Une gorge comme un ravin

C’est une joie de lire dans les journaux deux rapports différents qui s’excluent mutuellement. Le plaisir, c’est qu’en tant que lecteur, vous êtes rejeté sur vous-même et que vous devez émettre un jugement. Non, pas d’opinion, il s’agit de la probabilité des deux déclarations. Vous êtes toujours en pyjama et déjà l’arbitre officiel.

je me suis inscrit vendredi dernier de Volkskrant une interview de Renze Klamer. Il dit : « Se plaindre des talk-shows me semble être typiquement néerlandais – nous sommes bons à pleurnicher de toute façon. » Pas sans importance à savoir : Renze Klamer est prêt à présenter lui-même un nouveau talk-show.

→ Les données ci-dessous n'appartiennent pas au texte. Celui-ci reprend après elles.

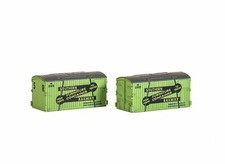 2x Wagon Caisses Sr Meubles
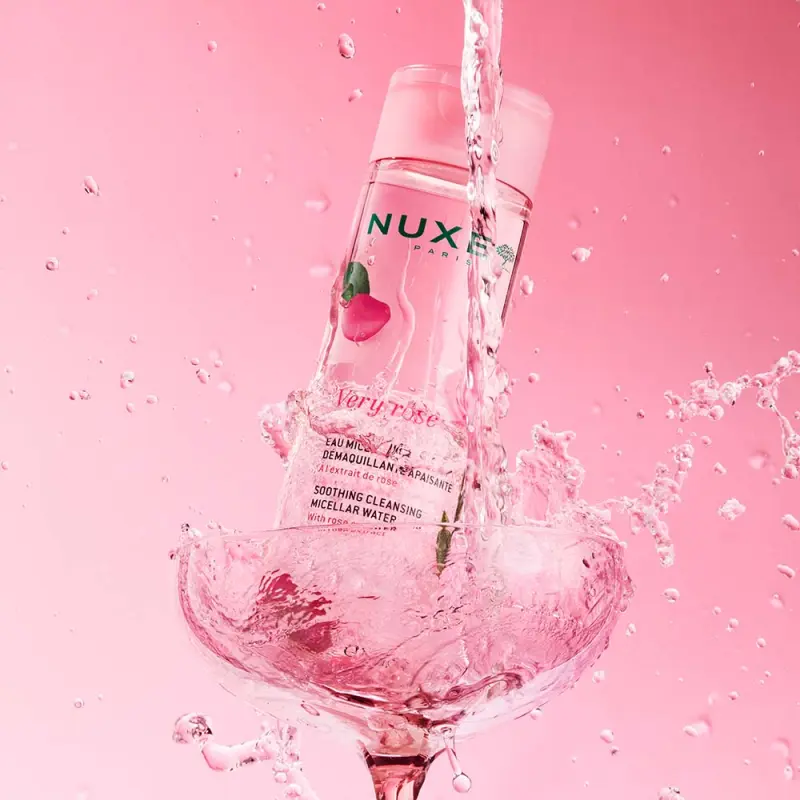 Very Rose 3 az 1-ben Nyugtató arctisztító micellás víz 100 ml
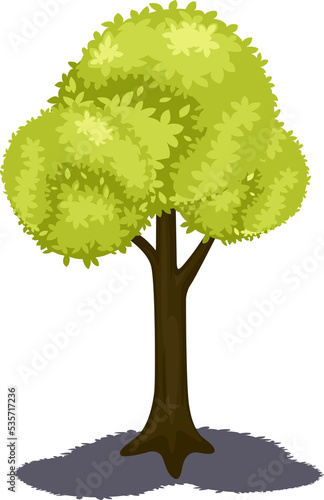 illustration tree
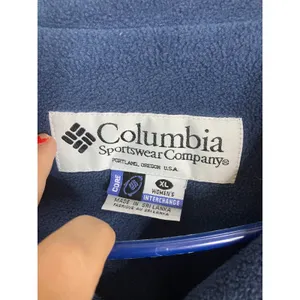 Columbia Interchange Jacket Women XL Blue good Fleece Lined Full Zip Outdoor thumbnail 3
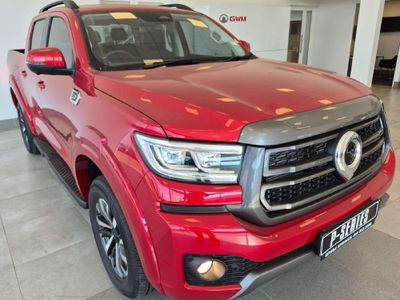2026 GWM P-Series P300 2.4TD LT Double Cab Auto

Le même jour, ce journal publiait une interview de Jürgen Kaube, sociologue et l’un des rédacteurs en chef du Frankfurter Allgemeine Zeitung. Kaube : « Il existe de nombreux talk-shows qui sont prêts à faire savoir que la société est divisée comme jamais auparavant, car c’est mieux pour les audiences. »

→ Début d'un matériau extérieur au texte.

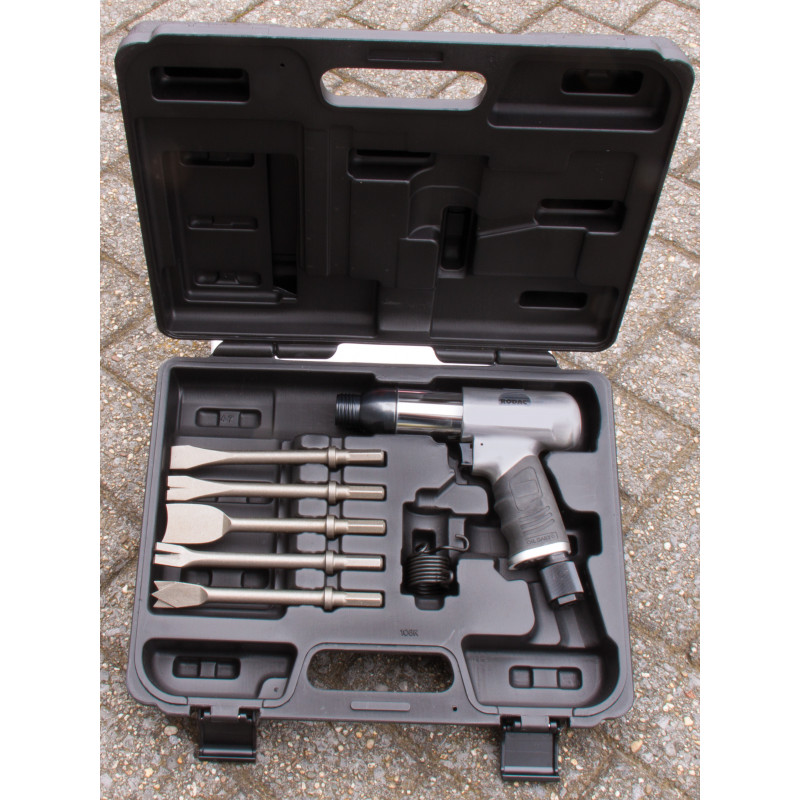 MARTEAU BURINEUR HEXAGONAL 11 MM BATIMENT EN COFFRET - SAM | RC296BC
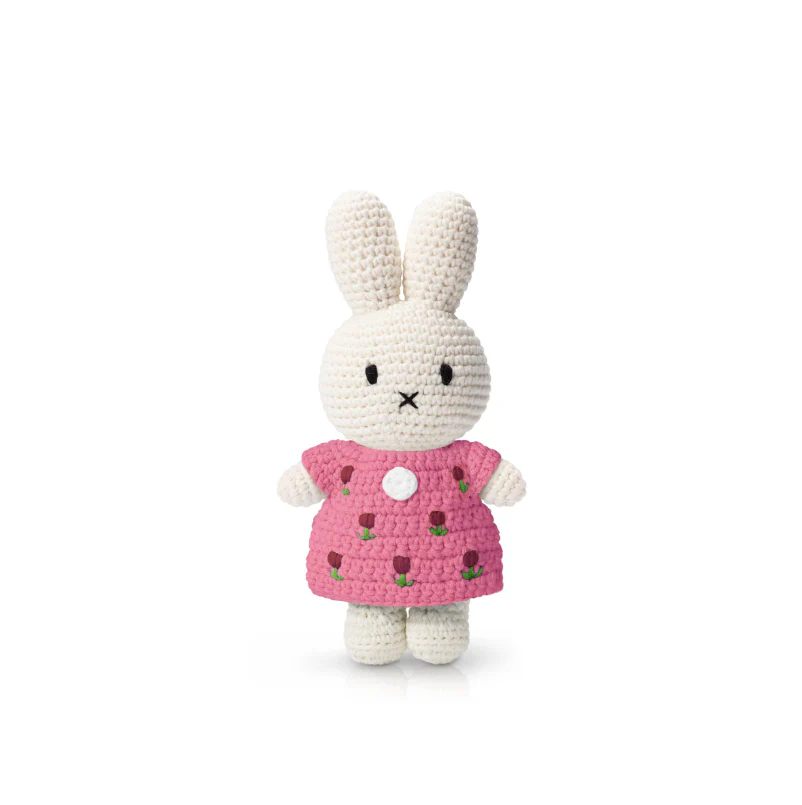 Miffy Handmade and her Pink Tulip Dress 25cm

Il semble que Kaube critique les talk-shows et leur quantité, et voici, l’homme est allemand. La voie d’évasion du « typiquement hollandais », par laquelle Klamer peut s’élever de la mesquinerie de sa patrie, n’est pas disponible pour Kaube. Kaube dénonce les médias, notamment les talk-shows, car le médium et le genre ne demandent qu’à amplifier les contradictions : ils doivent assurer des chiffres d’audience.

Kaube : « Les talk-shows donnent souvent l’impression que nous vivons dans une situation de discorde historiquement unique. » La question est en effet de savoir si les crises se propagent rapidement, ou si nous avons étendu le concept de crise à l’infini. Vivons-nous dans une société complètement divisée ? Les talk-shows semblent le suggérer, une lacune après l’autre est signalée et Kaube offre un contrepoids. Soit dit en passant, il n’est pas un ‘positivo’ pour le dire très néerlandais. « La société (…) est terrible. »

Mais son propos : « Un conflit n’est dangereux pour une société que s’il n’y a pas aussi cent autres conflits. C’est précisément parce que nous avons tant de conflits que nous avons la paix.

Je trouve ce point de vue relativiste mais intelligent, d’autant plus qu’il vient d’un Allemand qui sait que sa patrie n’a connu qu’un seul véritable conflit pendant plus d’une décennie : entre Aryens et Juifs. Les communistes, les Roms et les handicapés pouvaient également souffrir, mais la chasse aux Juifs était l’essentiel.

Vous en savez toujours trop peu. Je viens de lire la biographie poignante de Geke van der Wal sur Guus Belinfante, l’avocat néerlandais et ancien recteur de l’UvA. Ce sont les détails qui continuent de brûler. 1942 : « Shopping : uniquement entre trois et cinq heures dans les magasins non juifs. Les visites aux non-juifs n’étaient plus autorisées.

Une gorge comme un ravin.

Stephen Sander écrit une colonne ici tous les lundis.